Les justes, de Camus, au Lucernaire

11 juillet 2008 Par marie | 1 commentaire

Au Lucernaire (Paris 6e), jusqu’au 23 août, HUman Kosmoz Compagnie présente Les Justes, le texte d’Albert Camus. Un grand texte porté par des acteurs talentueux.

L’Organisation prépare un attentat contre le Grand Duc. Yanek, nouveau dans le groupe, est désigné pour lancer la bombe. Stepan, bagnard tout juste évadé, doute de la force, des convictions de son « frère » : Yanek aime trop la vie, c’est un poète, pas un terroriste.
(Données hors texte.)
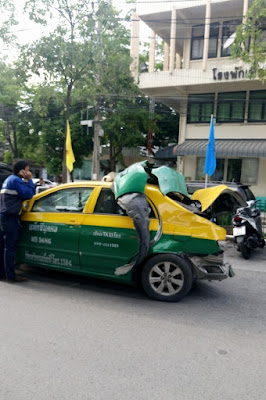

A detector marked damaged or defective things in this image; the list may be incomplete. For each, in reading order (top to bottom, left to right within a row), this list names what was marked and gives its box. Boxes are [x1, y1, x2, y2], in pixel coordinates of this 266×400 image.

wrecked taxi [15, 161, 243, 302]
A tant parler d’amour, il devrait remplacer les attentats par la charité. Stepan, lui, ne réclame qu’une chose, la Justice. Et pour cela, il estime que la Révolution justifie tout, la mort du Grand Duc, comme celle de ses deux enfants. Ces dernières sont d’ailleurs nécessaires, pour qu’après eux, des êtres tout aussi innocents ne meurent pas de faim. (« […] si vous ne doutiez pas qu’alors, l’homme, libéré de ses maîtres et de ses préjugés, lèvera vers le ciel la face des vrais dieux, que pèserait la mort de deux enfants ? ») Ses compagnons d’armes en doutent. Peut –on combattre le despotisme par le despotisme ? Ne trahit-on pas la cause en tuant des innocents du peuple pour laquelle justement on se bat ? A destination de qui Dora, l’unique femme du groupe, Sœur Courage entre tous  cachant une mélancolique amoureuse, fabrique-t-elle ces bombes ? Les vivants ou les générations à venir ?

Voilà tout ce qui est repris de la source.